I'm calling the challenge: 100 Days - 100 Projects and the purpose is to build
100 projects in 100 days or 1 project / day (pretty obvious, right?). Think of
it as the next step if you ever participated in the __#100DaysOfCode
__challenge.

You can read more about the challenge, its purpose, rules and variations in
the link above.

I'm planning to start the challenge today (17th September 2019) and anyone is
welcome to join!
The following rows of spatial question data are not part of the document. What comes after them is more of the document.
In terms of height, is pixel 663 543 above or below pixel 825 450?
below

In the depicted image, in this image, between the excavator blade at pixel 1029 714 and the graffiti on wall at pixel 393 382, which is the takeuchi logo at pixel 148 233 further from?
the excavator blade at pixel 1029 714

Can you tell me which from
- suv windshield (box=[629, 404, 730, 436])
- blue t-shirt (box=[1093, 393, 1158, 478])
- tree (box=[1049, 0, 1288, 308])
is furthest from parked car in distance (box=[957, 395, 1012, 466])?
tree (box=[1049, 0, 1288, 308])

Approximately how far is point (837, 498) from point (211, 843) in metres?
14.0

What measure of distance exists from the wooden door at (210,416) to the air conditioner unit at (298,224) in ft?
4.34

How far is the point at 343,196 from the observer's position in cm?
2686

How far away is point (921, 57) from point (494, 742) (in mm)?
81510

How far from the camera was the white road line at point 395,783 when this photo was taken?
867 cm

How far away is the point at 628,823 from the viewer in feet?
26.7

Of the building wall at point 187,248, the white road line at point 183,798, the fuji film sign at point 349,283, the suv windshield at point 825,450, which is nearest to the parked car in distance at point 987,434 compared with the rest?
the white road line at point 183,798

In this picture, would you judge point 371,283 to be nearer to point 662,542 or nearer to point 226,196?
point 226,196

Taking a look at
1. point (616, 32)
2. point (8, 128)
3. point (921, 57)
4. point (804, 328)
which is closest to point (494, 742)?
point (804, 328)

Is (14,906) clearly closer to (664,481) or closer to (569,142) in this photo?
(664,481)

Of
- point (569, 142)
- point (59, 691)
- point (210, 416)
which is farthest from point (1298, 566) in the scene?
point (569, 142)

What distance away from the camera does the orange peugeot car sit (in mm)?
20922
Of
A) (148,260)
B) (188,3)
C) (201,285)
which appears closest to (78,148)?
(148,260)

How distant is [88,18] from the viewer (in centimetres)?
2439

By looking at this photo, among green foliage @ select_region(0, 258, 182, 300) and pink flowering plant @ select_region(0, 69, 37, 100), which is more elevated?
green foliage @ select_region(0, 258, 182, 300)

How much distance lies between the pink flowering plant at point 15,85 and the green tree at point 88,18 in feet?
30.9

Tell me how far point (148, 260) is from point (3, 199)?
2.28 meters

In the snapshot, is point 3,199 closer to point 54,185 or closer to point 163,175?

You can even join the discord server if you want to be closer
to me and the other participants - the support group!

You'll be able to see my progress if you follow me on Twitter or check the
#100Days100Projects hashtag.

Come and support us when our motivation will drop!

If you have any questions, feel free to contact me.

------
tomashubelbauer
This reminds me of the 100:10:1 principle (don't know if it has an actual
name) where you give a chance to a 100 ideas, advance the 10 most promising
and ultimately select 1 which you then focus on completely. I think it is
supposed to help people who have a lot of ideas and struggle with completing
things to find their focus when building companies.